Canada is the world’s largest user of electricity on a per-capita basis. Much of this is due to resource processing and the use of electric resistance heating in jurisdictions with low electricity prices in relation to natural gas (table 1).

Electricity use in OECD countries has been flat for the last five years, but worldwide it is increasing at a rate faster than population growth (figure 1). Most of this growth is due to developing economies, which are increasing both their electricity and total energy use as they modernize and grow.

Approximately 775 million people live without electricity, down from 1.3 billion in 2012, according to the International Energy Agency.

Canada also has one of the lowest carbon electricity systems in the world. As a nation, more than 80 per cent of electricity generation is from non-carbon emitting sources, dominated by hydro (60 per cent) and nuclear (15 per cent), with the rest being supplied by “new renewables” (wind, solar, and biomass, 6.4 per cent), and fossil fuel (natural gas and other, 18.6 per cent).

The generation mix of Canada’s three largest provinces representing 75 per cent of Canada’s population – Ontario, Quebec, and BC – is 90+ per cent zero emitting (table 2).

*Items*.
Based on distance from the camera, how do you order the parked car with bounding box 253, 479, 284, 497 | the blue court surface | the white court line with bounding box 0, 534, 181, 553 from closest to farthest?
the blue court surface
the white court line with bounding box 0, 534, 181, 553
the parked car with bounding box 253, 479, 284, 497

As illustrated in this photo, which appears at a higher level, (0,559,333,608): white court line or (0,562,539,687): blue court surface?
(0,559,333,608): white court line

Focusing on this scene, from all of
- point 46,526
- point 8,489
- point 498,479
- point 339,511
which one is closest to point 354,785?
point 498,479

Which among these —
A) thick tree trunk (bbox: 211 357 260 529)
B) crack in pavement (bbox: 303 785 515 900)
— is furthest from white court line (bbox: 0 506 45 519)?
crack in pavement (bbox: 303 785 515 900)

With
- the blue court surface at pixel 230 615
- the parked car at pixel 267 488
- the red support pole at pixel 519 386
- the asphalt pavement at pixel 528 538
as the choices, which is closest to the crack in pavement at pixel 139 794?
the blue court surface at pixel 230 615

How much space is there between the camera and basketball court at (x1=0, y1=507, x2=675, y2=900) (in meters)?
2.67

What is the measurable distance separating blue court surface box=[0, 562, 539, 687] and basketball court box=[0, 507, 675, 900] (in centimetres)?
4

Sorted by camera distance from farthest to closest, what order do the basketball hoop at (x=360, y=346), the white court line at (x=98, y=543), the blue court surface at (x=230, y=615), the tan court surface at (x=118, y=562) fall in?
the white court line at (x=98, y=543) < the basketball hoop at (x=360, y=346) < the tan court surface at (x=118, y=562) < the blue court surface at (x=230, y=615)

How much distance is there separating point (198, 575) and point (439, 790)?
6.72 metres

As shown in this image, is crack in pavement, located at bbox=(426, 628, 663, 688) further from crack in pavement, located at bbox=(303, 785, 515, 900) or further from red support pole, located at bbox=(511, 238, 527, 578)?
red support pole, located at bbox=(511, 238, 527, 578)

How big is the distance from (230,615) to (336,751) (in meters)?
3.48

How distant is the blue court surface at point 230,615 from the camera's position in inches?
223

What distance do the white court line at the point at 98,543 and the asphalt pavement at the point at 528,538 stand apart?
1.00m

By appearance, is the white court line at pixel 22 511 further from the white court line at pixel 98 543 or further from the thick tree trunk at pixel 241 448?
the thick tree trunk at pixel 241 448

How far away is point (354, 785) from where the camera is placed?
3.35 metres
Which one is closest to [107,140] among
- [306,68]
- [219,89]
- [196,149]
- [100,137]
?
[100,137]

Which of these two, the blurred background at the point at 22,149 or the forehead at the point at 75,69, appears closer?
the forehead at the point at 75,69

*What you will do*.
A) The passage on Canada's electricity gives four categories in the country's generation mix, each with a share in parentheses. List each category with its share.
B) Carry on the passage on Canada's electricity from where it stops.
The entries are separate material and aren't part of the passage on Canada's electricity.

*Task results*.
A)
- Hydro: 60 per cent
- Nuclear: 15 per cent
- "New renewables" (wind, solar, and biomass): 6.4 per cent
- Fossil fuel (natural gas and other): 18.6 per cent

B)
Economic growth is driving electricity needs in developing economies, but the ability for electricity to be generated from non-carbon sources along with climate-driven decarbonization goals like net-zero by 2050 is now driving increased electrification in developed economies as well.

The strategy is simple: transition traditionally fossil fuel end-uses to electricity, and transition fossil fuel electricity generation of non-carbon sources. The execution is more complicated.

Consider two of the major carbon-emitting end-use transitions being promoted in Canada:

  • Internal combustion engine (ICE) vehicles to electric vehicles (EVs).
  • Home heating from natural gas to electric heating via heat pumps.

The first battery-driven vehicles (in the 1830s) predated the gas-powered vehicles, and as late as 1915, more than 35 per cent of vehicles in the United States were electric. However, over time as fuel resources and ICE technologies improved, the EV essentially disappeared.

With the recent development of “low-cost” lithium batteries (and some incentives), EVs are again growing in market share. As well, the federal government recently announced planned minimum EV sales requirements, hoping to phase out ICE vehicles by 2035. Other jurisdictions have announced similar targets.

The federal government and some provinces are also considering programs, incentives and building code requirements for the transition to heat pumps for heating.

These two transitions will require significant increases in electricity and material resource demands.

An EV battery, for example, adds about 450 kilograms to the weight of the average car (about a 20 to 30 per cent increase in total vehicle weight) including lithium (11 kg), cobalt (14 kg), nickel (27 kg), copper (40 kg), graphite (50 kg), and 181 kilograms of steel/aluminum/plastic. To supply this requires processing about 40 tons of ores obtained from extracting 225 tons of raw material.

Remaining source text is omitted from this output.